Sinema tarihinin en kötü yönetmeni olarak anılmak çoğu yönetmenin kâbusudur. Fakat Edward D. Wood Jr., bu unvanı gururla taşıdı. Tim Burton’ın 1994 yapımı Ed Wood filmi, bu sıra dışı yönetmenin hayatını ve özellikle Plan 9 from Outer Space adlı “başyapıtını” merkezine alarak bize yalnızca bir sinemacının portresini değil, aynı zamanda hayallerin endüstriyle, tutkuların gerçeklikle çarpışmasını anlatır. Bilimkurgu tutkunu bir yönetmenin bu uğurda verdiği savaşı ve sektörde var olma mücadelesini aktarır. Dünyanın en kötü yönetmeni unvanlı Edward D. Wood Jr. hakkındaki bu biyografi filmi, ironik bir biçimde, dünya sinemasının iyi biyografi filmlerinden biri olmayı başarır ve bu da belki biraz sinemanın yukarıda bahsettiğimiz paradoksal doğasını gözler önüne serer.

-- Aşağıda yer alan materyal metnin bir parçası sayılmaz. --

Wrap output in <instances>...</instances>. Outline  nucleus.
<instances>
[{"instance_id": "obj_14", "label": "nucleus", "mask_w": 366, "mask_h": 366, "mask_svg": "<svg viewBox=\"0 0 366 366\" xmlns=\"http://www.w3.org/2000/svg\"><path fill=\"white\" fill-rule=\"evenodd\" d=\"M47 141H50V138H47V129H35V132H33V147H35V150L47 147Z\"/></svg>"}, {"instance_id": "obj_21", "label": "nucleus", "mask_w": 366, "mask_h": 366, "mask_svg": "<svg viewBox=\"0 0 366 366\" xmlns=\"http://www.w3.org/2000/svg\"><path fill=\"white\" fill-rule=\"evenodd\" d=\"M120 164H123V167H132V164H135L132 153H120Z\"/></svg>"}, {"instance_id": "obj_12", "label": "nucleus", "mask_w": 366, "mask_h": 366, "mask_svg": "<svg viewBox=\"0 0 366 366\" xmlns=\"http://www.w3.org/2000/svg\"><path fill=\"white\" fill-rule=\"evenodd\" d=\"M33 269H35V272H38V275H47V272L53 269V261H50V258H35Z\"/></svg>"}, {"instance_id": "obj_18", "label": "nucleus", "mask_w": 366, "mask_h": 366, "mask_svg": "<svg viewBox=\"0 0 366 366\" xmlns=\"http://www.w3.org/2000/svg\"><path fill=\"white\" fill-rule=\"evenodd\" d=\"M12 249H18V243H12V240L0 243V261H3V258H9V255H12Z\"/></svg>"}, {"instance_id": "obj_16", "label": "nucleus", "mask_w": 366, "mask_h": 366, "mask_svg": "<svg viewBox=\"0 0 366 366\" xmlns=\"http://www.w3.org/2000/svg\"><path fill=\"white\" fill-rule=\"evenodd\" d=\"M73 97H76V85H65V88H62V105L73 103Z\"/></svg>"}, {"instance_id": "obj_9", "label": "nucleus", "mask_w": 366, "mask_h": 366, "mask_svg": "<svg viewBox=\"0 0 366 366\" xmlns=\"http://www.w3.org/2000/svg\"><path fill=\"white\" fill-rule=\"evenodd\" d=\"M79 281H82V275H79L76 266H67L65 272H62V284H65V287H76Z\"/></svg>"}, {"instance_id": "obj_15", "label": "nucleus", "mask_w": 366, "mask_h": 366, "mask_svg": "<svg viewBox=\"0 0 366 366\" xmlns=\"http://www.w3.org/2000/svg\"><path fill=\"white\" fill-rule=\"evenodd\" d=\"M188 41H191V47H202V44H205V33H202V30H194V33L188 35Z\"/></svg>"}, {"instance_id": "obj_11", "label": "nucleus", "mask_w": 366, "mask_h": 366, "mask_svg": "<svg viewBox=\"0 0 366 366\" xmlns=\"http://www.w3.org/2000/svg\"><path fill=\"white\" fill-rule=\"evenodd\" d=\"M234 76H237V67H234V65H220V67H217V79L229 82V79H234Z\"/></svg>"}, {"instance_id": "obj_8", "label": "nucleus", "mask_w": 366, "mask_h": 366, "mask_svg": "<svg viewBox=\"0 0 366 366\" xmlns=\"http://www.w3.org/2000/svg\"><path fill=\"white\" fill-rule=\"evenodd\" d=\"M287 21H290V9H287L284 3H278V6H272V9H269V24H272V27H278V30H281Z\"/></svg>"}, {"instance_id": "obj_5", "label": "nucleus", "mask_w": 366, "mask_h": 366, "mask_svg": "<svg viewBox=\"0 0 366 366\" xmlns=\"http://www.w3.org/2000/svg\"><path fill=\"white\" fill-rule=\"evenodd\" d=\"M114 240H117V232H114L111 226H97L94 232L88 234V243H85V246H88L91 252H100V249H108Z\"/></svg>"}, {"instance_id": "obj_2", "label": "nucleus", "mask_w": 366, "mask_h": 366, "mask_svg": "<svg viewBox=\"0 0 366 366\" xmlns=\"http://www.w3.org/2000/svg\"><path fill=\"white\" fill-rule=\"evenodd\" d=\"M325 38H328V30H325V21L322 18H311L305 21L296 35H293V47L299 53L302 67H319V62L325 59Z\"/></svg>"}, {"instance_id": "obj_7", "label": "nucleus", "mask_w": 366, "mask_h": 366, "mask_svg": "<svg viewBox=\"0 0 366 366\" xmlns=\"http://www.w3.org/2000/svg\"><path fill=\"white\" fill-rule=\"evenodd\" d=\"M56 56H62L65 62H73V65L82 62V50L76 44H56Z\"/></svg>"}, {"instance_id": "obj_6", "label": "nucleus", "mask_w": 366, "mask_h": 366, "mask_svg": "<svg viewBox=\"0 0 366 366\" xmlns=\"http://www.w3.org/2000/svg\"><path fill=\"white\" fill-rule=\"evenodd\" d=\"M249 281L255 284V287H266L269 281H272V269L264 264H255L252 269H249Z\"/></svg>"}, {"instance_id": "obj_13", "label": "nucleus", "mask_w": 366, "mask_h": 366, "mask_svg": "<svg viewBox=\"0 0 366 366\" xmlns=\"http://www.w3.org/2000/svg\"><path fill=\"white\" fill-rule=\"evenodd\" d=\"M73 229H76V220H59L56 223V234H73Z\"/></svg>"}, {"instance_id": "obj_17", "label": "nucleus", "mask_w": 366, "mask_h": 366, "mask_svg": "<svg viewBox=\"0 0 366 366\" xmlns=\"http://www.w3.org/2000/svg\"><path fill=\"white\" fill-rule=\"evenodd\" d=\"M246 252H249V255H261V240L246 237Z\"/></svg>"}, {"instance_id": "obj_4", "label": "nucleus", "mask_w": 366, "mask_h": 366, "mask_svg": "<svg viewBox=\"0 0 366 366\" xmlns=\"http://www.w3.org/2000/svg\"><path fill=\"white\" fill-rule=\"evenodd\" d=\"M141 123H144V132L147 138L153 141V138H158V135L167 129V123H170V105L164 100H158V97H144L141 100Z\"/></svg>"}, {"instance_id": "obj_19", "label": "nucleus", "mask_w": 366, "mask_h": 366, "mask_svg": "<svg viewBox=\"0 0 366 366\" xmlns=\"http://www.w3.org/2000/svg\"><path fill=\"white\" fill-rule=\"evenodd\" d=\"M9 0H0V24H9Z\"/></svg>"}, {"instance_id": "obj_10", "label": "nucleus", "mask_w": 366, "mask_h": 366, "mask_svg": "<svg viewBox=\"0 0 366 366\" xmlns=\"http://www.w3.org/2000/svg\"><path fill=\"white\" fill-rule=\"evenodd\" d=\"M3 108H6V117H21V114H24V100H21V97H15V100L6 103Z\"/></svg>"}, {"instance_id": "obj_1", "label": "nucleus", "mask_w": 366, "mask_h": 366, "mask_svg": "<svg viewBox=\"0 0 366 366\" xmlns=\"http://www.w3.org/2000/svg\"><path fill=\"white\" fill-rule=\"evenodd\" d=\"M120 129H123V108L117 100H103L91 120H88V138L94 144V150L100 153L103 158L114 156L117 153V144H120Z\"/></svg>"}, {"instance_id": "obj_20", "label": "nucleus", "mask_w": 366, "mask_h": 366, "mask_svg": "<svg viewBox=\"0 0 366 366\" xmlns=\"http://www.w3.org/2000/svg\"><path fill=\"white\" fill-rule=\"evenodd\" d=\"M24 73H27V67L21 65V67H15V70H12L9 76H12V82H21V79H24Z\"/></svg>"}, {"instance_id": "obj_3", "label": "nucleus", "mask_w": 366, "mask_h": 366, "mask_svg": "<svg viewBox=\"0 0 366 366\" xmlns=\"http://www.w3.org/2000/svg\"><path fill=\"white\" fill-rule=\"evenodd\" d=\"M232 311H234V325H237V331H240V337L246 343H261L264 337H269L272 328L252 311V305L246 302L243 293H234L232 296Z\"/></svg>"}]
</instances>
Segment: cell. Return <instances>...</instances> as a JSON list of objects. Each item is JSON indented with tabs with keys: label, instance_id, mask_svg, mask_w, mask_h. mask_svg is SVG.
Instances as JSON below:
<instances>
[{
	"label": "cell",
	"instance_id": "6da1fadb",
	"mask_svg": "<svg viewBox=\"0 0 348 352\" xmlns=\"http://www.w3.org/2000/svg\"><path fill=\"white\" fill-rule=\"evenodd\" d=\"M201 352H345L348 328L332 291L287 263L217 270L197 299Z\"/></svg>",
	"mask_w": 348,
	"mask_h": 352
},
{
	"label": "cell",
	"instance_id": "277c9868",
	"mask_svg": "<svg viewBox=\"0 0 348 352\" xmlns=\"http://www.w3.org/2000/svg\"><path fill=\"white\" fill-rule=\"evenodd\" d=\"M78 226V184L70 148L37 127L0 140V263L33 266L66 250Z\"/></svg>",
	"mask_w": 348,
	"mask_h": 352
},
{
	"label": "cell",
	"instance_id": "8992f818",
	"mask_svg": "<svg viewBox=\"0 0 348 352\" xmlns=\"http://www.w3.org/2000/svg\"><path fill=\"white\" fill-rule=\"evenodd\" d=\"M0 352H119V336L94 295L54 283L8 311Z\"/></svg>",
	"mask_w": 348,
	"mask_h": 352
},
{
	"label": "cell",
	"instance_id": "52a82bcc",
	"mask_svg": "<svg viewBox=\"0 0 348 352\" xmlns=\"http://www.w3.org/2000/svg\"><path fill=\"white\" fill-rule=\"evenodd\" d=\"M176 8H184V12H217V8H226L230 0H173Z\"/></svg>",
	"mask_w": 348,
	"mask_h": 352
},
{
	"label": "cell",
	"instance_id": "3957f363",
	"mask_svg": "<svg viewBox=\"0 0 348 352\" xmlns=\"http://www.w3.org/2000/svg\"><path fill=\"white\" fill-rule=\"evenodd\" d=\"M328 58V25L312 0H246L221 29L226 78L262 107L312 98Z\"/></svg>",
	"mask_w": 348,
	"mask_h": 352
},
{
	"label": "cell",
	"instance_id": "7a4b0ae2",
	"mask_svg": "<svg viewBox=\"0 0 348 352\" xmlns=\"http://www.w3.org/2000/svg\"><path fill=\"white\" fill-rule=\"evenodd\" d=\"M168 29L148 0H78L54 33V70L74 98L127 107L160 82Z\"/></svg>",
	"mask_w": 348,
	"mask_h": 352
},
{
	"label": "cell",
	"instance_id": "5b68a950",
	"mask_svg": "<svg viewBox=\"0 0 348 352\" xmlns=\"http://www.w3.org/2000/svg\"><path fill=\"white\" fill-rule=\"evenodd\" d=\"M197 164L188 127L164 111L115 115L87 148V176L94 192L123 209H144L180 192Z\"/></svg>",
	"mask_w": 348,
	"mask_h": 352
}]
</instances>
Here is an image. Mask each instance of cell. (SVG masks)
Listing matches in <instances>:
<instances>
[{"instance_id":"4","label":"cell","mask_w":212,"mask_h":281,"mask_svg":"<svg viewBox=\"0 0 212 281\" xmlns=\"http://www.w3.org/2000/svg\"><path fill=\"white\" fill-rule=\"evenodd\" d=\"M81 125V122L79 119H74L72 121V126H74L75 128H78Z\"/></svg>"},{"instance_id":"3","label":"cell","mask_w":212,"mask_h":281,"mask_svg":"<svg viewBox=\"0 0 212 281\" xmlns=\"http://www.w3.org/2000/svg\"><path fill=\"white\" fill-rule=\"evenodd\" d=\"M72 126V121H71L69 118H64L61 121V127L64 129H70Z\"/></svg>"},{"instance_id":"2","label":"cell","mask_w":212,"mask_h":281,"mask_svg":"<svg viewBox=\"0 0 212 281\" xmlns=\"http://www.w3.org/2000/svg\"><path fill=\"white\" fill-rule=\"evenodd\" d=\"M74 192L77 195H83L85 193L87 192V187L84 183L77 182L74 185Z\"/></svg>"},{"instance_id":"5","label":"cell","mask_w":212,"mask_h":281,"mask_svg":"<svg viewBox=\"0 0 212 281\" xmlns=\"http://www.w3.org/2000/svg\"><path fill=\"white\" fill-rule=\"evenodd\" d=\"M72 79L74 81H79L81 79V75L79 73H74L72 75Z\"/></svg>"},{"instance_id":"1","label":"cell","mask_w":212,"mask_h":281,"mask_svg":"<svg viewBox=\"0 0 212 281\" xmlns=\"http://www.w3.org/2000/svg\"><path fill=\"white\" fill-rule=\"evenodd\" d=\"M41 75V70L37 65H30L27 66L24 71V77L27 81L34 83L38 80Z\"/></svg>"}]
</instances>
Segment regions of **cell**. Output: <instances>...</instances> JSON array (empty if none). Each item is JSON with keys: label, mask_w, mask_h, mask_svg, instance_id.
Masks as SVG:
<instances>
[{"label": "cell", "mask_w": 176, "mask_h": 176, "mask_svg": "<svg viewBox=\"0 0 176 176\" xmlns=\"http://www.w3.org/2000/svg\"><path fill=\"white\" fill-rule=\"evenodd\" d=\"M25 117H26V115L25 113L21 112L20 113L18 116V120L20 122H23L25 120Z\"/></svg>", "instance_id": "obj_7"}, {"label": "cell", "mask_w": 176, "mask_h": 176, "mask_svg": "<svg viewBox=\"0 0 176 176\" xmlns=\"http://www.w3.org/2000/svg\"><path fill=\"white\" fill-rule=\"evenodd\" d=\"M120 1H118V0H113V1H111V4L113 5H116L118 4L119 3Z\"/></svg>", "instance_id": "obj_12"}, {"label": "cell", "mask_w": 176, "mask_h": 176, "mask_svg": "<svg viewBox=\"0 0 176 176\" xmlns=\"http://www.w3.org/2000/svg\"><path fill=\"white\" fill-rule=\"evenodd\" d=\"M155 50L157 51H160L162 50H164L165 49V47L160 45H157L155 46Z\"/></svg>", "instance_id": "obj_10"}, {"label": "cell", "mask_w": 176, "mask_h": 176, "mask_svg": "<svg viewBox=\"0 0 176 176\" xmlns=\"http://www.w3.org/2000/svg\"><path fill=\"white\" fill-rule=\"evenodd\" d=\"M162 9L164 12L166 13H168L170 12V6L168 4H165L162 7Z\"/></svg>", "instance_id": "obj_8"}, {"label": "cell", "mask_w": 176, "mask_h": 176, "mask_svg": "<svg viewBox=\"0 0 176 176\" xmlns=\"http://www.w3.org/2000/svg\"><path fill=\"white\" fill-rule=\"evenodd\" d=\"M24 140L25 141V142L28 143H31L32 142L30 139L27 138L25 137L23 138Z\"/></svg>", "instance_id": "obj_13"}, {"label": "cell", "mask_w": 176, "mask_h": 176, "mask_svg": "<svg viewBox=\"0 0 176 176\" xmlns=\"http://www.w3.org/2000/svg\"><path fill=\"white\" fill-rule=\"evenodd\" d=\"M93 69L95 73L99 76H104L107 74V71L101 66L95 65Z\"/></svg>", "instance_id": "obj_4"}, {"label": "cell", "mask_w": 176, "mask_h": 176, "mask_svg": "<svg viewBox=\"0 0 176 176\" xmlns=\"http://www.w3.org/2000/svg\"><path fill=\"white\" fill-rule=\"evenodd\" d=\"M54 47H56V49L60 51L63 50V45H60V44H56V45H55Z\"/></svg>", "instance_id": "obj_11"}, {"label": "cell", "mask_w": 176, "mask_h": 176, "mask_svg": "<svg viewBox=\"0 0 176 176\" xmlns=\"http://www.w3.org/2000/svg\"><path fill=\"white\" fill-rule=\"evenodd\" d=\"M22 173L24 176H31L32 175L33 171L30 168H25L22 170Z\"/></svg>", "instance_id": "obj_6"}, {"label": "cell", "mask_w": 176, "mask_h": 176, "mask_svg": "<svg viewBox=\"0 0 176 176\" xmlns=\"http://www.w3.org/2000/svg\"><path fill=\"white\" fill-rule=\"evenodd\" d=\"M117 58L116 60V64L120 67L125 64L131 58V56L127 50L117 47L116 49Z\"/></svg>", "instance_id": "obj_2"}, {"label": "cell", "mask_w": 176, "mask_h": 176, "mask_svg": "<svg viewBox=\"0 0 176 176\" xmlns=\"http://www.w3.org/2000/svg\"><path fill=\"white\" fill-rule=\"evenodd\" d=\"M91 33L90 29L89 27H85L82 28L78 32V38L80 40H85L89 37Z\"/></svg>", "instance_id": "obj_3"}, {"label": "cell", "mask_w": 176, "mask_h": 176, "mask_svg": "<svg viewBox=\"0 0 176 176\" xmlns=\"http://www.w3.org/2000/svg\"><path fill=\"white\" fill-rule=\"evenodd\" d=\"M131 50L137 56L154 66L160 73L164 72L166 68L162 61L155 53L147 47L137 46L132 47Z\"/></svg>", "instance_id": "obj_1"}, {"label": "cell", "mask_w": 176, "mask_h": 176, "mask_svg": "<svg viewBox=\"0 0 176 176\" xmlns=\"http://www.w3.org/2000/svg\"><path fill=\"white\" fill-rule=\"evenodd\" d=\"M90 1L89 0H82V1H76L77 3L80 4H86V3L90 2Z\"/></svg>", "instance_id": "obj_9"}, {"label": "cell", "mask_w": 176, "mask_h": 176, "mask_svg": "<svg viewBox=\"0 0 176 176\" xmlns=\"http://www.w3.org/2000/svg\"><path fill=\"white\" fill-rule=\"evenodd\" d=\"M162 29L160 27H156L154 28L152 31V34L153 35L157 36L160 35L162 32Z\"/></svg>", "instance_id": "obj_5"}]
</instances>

Baştan belirtelim, bu bir bilimkurgu filmi değil. Bu, bilimkurgu üzerine bir film. Zira 1924 – 1978 yılları arasında yaşayan yönetmenin kalbinde daima bilimkurgu vardı. Çocukluğundan beri uzaylılara, canavarlara ve diğer dünyaların fantastik varlıklarına hayranlık beslemişti. Fakat ne yazık ki hayalleri ile becerileri arasında her zaman büyük bir uçurum vardı. Düşük bütçeler, tutarsız senaryolar, dekorun devrilmesini umursamayan çekim disiplini ve oyuncuların beceri eksikliği, filmlerinin vazgeçilmez unsurları hâline geldi.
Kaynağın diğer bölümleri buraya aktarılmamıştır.